Which is what makes them such a welcome addition to the library’s collection, said D’Angelo Law Library Director Sheri Lewis.

“Understanding the story behind a legal question is essential for interpreting and applying the law,” Lewis said. “While law books are filled with such stories, they very rarely include illustrations that depict the legal situations discussed. These rare books offer a unique and colorful way for a reader to connect with the law. We are delighted to have them in our collection.”

So far, the D’Angelo’s collection of cartoon-illustrated law books is small—there are only about a dozen—because finding them isn’t always easy.

“They aren’t always described in a way we can easily call up,” Louis-Jacques said. “They aren’t usually listed as ‘Cartoon-illustrated law codes.’ There is the subheading ‘Caricatures and cartoons’, but that is rarely added to law books in the library catalog unless expressly requested.”

Law books, she added, aren’t generally illustrated so it’s easy to overlook the illustrations unless they are well integrated into the text, as the Hémard books are.

Right now, the collection is anchored by the Hémard volumes, although Louis-Jacques has also acquired a French traffic code, the Code de la route, and a French tax code, the Code des impôts, both published in the late 1950s and illustrated by Albert Dubout, as well as more recent volumes like Le nouveau code pénal illustré The New Illustrated Penal Code), which was illustrated by Francis Le Gunehec and published in 1996. There’s also a 1944 volume illustrated by Hémard and authored by the celebrated French writer Honoré de Balzac, titled the Code des gens honnêtes, ou l’art de ne pas être dupe des fripons (roughly translated as the Code of Honest People, or The Art of Not Being Tricked By Swindlers).

“That’s not a law code—it’s a behavior code aimed at gentlemen of the time,” Louis-Jacques said. “Balzac wrote it in 1845 and then Hémard illustrated it in 1944. There were only 800 copies made and the D’Angelo has one of them.”

There are many others Louis-Jacques hopes to acquire—an illustrated Brazilian penal code and an illustrated French tourism code among them—and she enjoys blending her language and research skills to hunt for the volumes, waiting to see if one ends up listed on a library sale or an estate auction.

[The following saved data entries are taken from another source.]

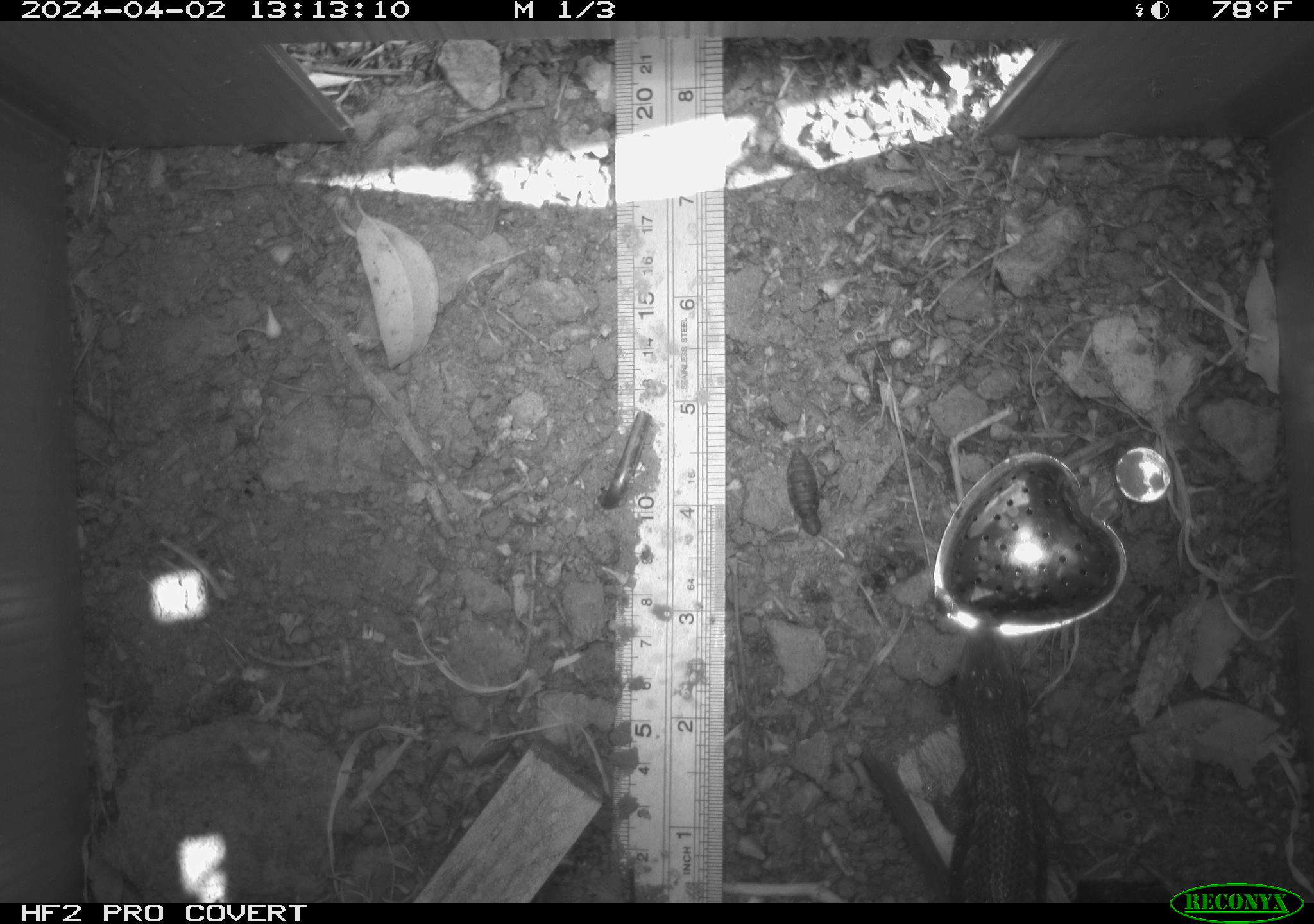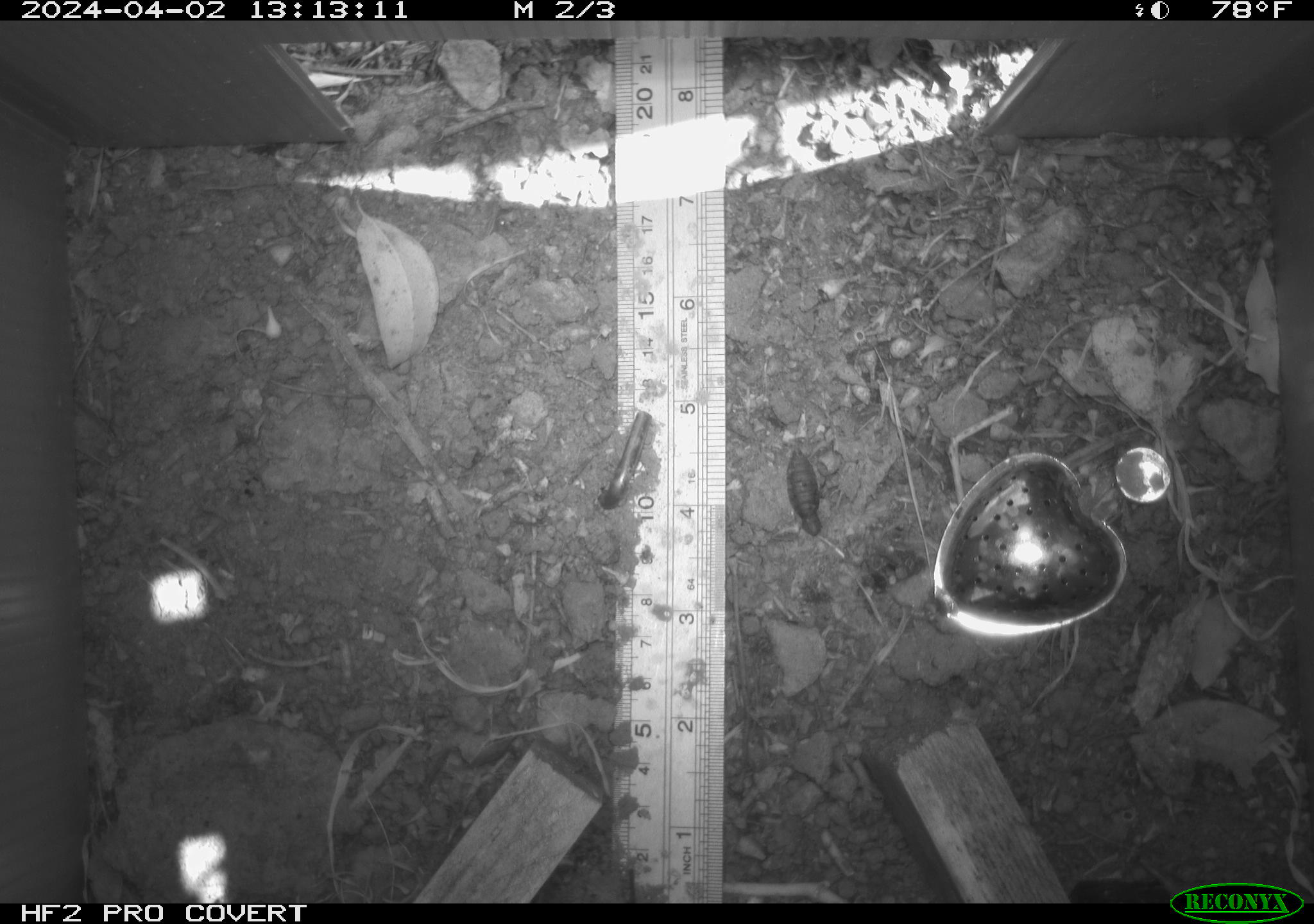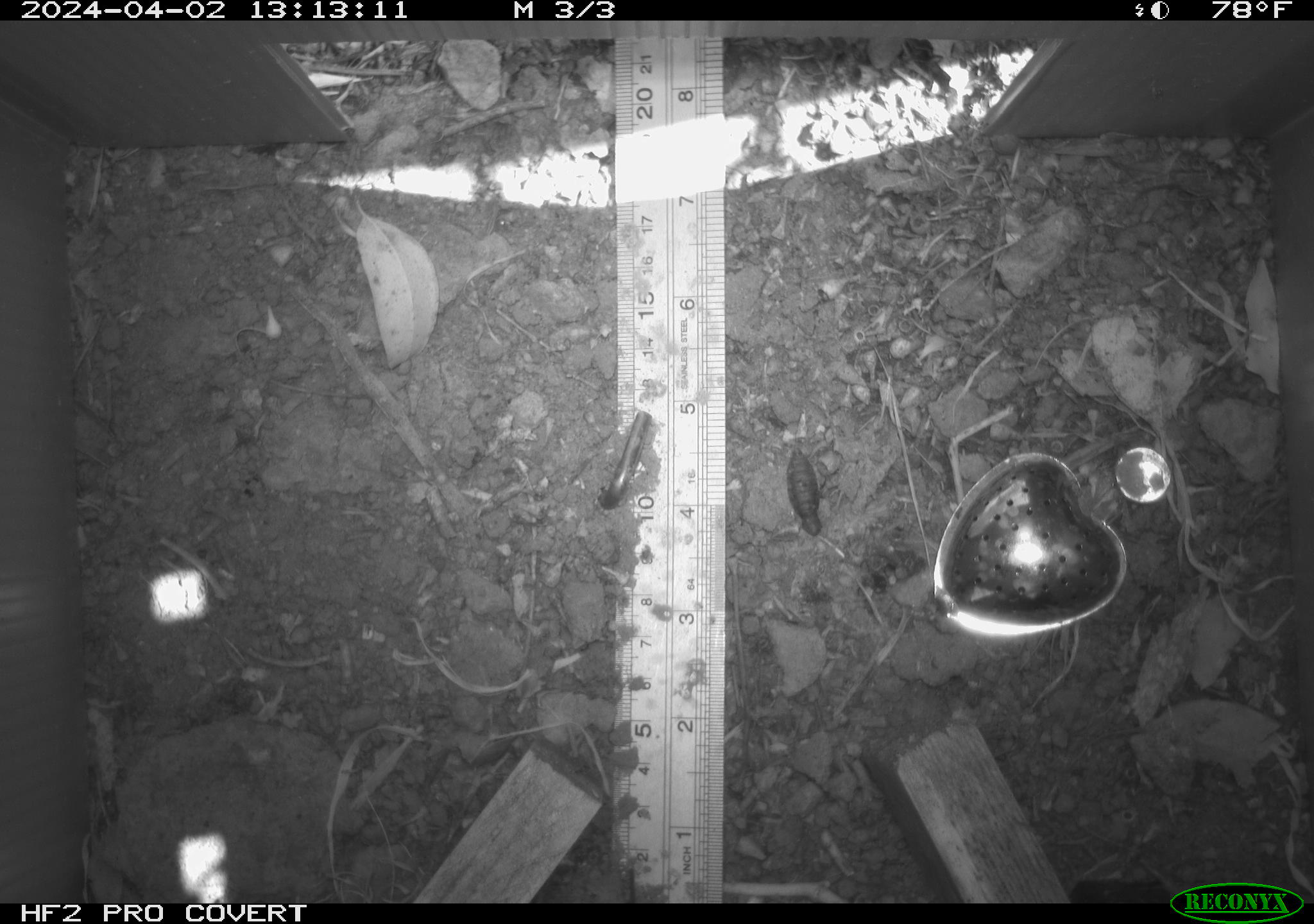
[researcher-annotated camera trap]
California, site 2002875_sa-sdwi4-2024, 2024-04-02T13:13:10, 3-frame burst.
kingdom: Animalia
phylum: Chordata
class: Reptilia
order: Squamata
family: Phrynosomatidae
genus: Sceloporus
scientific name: Sceloporus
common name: spiny lizards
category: sceloporus species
Sceloporus species (spiny lizards) (Sceloporus).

Eventually, she hopes to create an exhibit that offers additional context for the volumes, including historical information about the illustrators and the time periods in which they were published. She’s curious whether Hémard’s own biases and prior experiences—and even his lack of legal training—might have influenced his interpretation of the law and his artistic choices.

The works, she notes, make the law accessible by appealing to universal themes. In the Code civil, there’s a cartoon depicting a woman trying hard to keep a man from running toward another woman; one doesn’t need to read French to recognize the depiction of marital infidelity. In the tax code book—the volume for which Hémard was most famous—a worried-looking man runs from a judge.

“This is tax law in France, but there are the same sort of issues and the same sort of attempts to avoid paying taxes,” Louis-Jacques said with a laugh.

And then there’s simply the ability of the books to lure one into thinking about the law.

Louis-Jacques held up a plain book and a copy of the Code pénal, which features on its cover a colorful cartoon of a man with an axe in his head pointing at a man with a smoking gun who appears to be fleeing winged creatures, one of whom is carrying the scales of justice.

“If I showed you both of these,” she said, displaying both, “which one are you more likely to open?”